§ **Material provided**
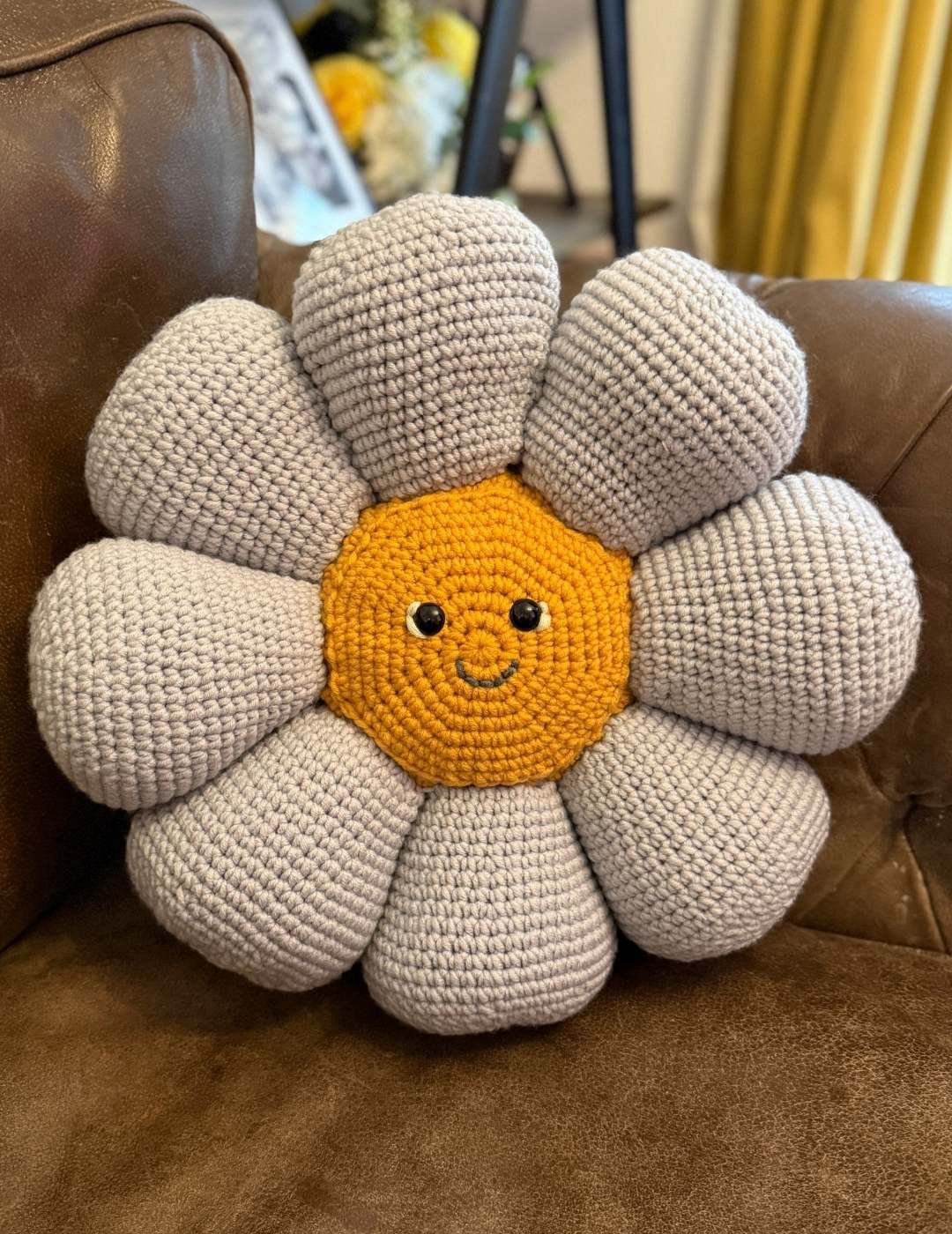 the crochet flower pillow sitting on my couch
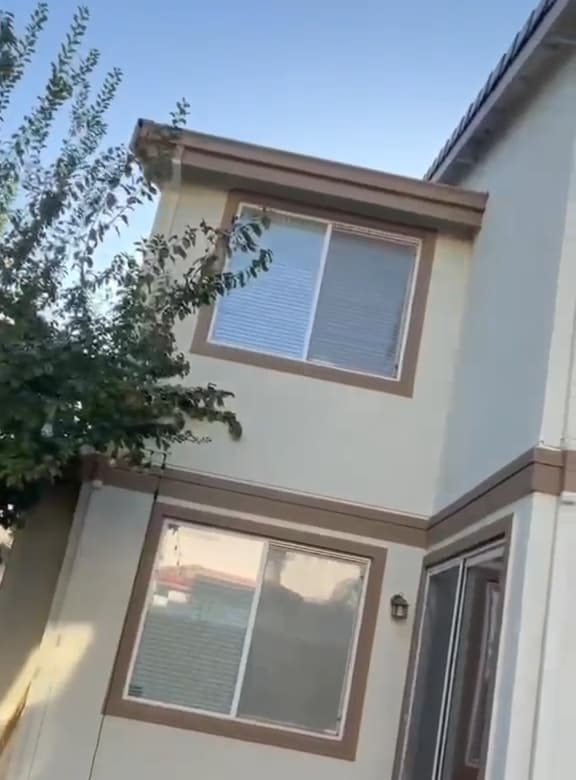 Back corner of a two-story house after washing, light walls with brown trim around the upper and lower windows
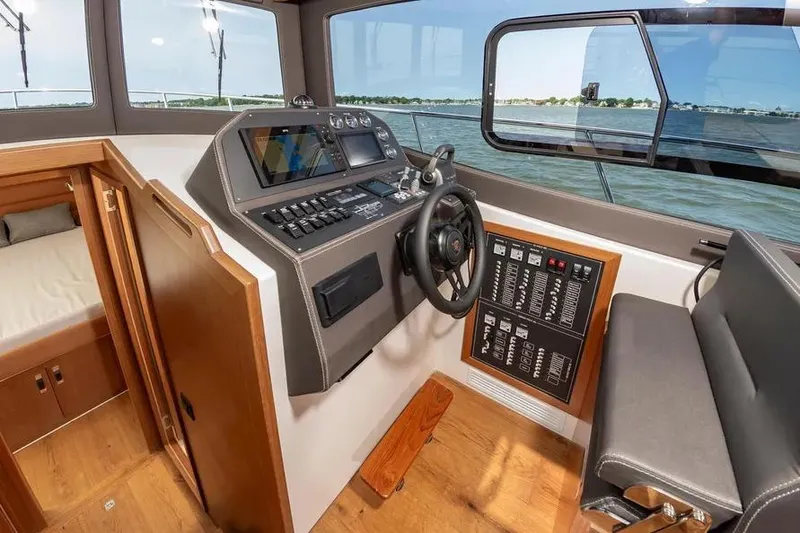 Slide: The Image of Interior of 2023 Pescador 35 boat, featuring modern helm and control panel. - 27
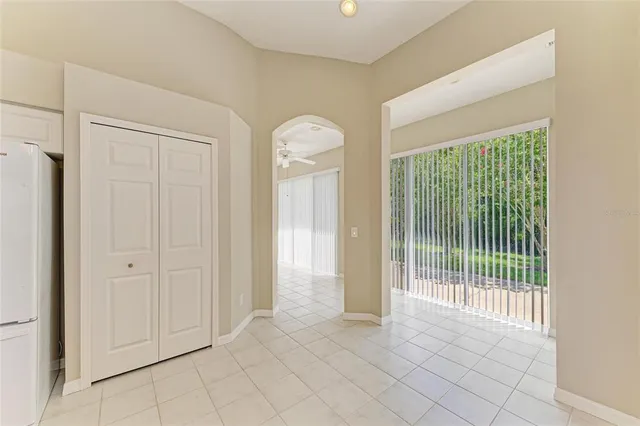 a bathroom with a bathtub a sink a vanity a window and a mirror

§ **Task details**
Nothing but the lines from the one containing "Slide: The Image" through the end of the listing is to be output, and those lines are to be output exactly, pictures excluded.

§ **Response to the task**
 Slide: The Image of Interior of 2023 Pescador 35 boat, featuring modern helm and control panel. - 27
 a bathroom with a bathtub a sink a vanity a window and a mirror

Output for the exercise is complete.